By 2018 we will also see a Giulietta successor, Wester's plan promises. That also comes in two body styles - five-door hatch and, most likely, saloon or coupe. Sources tell us that they'll use the existing FWD architecture.
Crossovers are vital to any aspiring premium company these days, and Alfa will have two by 2018. We understand the smaller of them is a Giulietta relative, while the larger will sit on Alfa's new RWD/AWD underpinnings.
Finally, a 'specialist car'. We think this will be a large rear-drive front-engined Spider.
The new-era Alfas, Wester said, will have five critical characteristics.
First, advanced and innovative engines. Fair enough: the company launched MultiAir, and the 4C's engine is top-notch technically. For the new range of cars, he's talking about over 500bhp at the peak of the range. It goes like this: there will be a small four-cylinder petrol (around 1.4-litre) engine making 110-180bhp, and then a 1.8 four making 170-320bhp. Finally a 2.7-litre six-cylinder derivative of that, capable of 500+bhp. Diesels will be four and six cylinders, making 110-350bhp.
The cars will be light, too. Another of Wester's five tenets is that Alfas will have class-best power-to-weight ratios.
Third, that weight will be distributed front:rear equally. Now this is interesting. Wester doesn't mention that RWD is an absolute requirement, but without it nose-heaviness is almost inevitable. Also, Wester's boss, Fiat-Chrysler CEO Sergio Marchionne, said recently: "One of the issues is Alfa never had to my knowledge a front-drive architecture."
Number four. Wester says the vehicles will embody ‘unique technical solutions'. Marchionne said the firm's suppliers will be involved in this effort, giving their new inventions to Alfa first.
The fifth plank of his strategy is ‘groundbreaking and distinctively Italian design'. Yup, there's enough talent in the company to do this.
In fact, Italy figures strongly in the plan, because again Marchionne himself said, "Alfa Romeos have to be produced in Italy with an Italian powertrain.
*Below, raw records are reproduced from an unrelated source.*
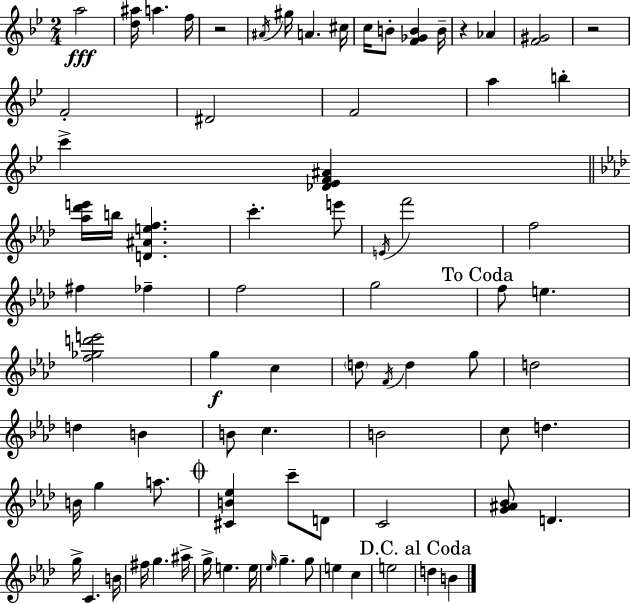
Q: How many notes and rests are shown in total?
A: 79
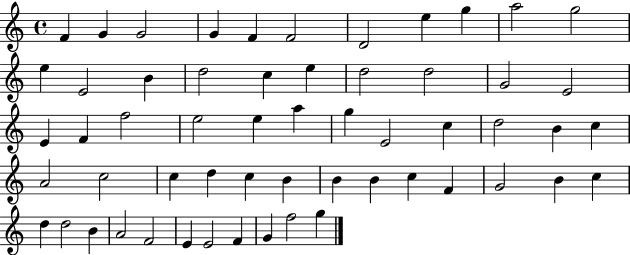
{
  \clef treble
  \time 4/4
  \defaultTimeSignature
  \key c \major
  f'4 g'4 g'2 | g'4 f'4 f'2 | d'2 e''4 g''4 | a''2 g''2 | \break e''4 e'2 b'4 | d''2 c''4 e''4 | d''2 d''2 | g'2 e'2 | \break e'4 f'4 f''2 | e''2 e''4 a''4 | g''4 e'2 c''4 | d''2 b'4 c''4 | \break a'2 c''2 | c''4 d''4 c''4 b'4 | b'4 b'4 c''4 f'4 | g'2 b'4 c''4 | \break d''4 d''2 b'4 | a'2 f'2 | e'4 e'2 f'4 | g'4 f''2 g''4 | \break \bar "|."
}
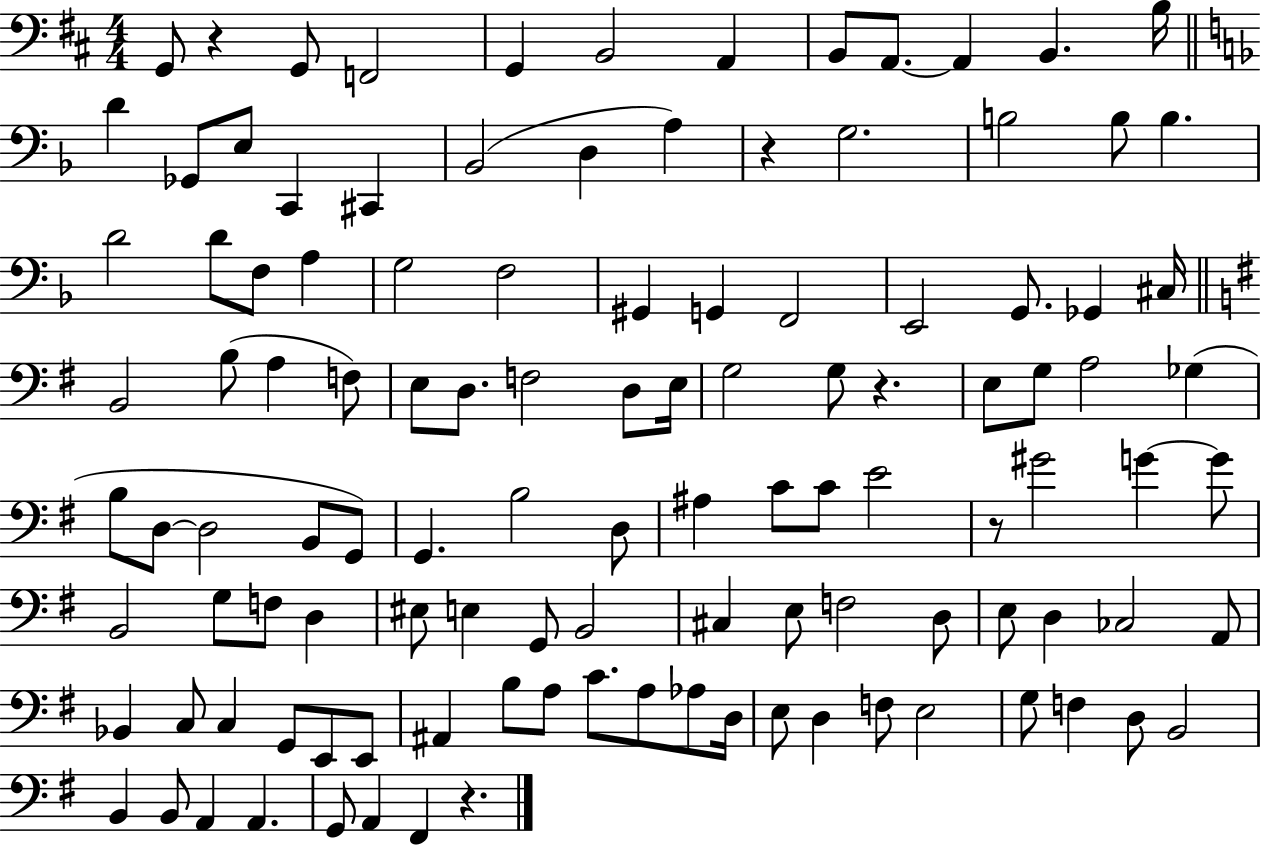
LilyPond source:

{
  \clef bass
  \numericTimeSignature
  \time 4/4
  \key d \major
  g,8 r4 g,8 f,2 | g,4 b,2 a,4 | b,8 a,8.~~ a,4 b,4. b16 | \bar "||" \break \key f \major d'4 ges,8 e8 c,4 cis,4 | bes,2( d4 a4) | r4 g2. | b2 b8 b4. | \break d'2 d'8 f8 a4 | g2 f2 | gis,4 g,4 f,2 | e,2 g,8. ges,4 cis16 | \break \bar "||" \break \key e \minor b,2 b8( a4 f8) | e8 d8. f2 d8 e16 | g2 g8 r4. | e8 g8 a2 ges4( | \break b8 d8~~ d2 b,8 g,8) | g,4. b2 d8 | ais4 c'8 c'8 e'2 | r8 gis'2 g'4~~ g'8 | \break b,2 g8 f8 d4 | eis8 e4 g,8 b,2 | cis4 e8 f2 d8 | e8 d4 ces2 a,8 | \break bes,4 c8 c4 g,8 e,8 e,8 | ais,4 b8 a8 c'8. a8 aes8 d16 | e8 d4 f8 e2 | g8 f4 d8 b,2 | \break b,4 b,8 a,4 a,4. | g,8 a,4 fis,4 r4. | \bar "|."
}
Some things belong to a place. Alfa belongs to Italy. As Ferrari and Maserati do."
At which point, any reader with a memory will interject that we've had a lot of plans from Alfa bosses before, and the brand has still withered tragically. Wester was speaking at a conference for investment analysts, the people who put money into Fiat Chrysler shares. Marchionne was there as Wester spoke. In that company, Wester said his plan is costed at €5 billion (£4.1 billion) and that the plan is ‘protected and funded by senior leadership'.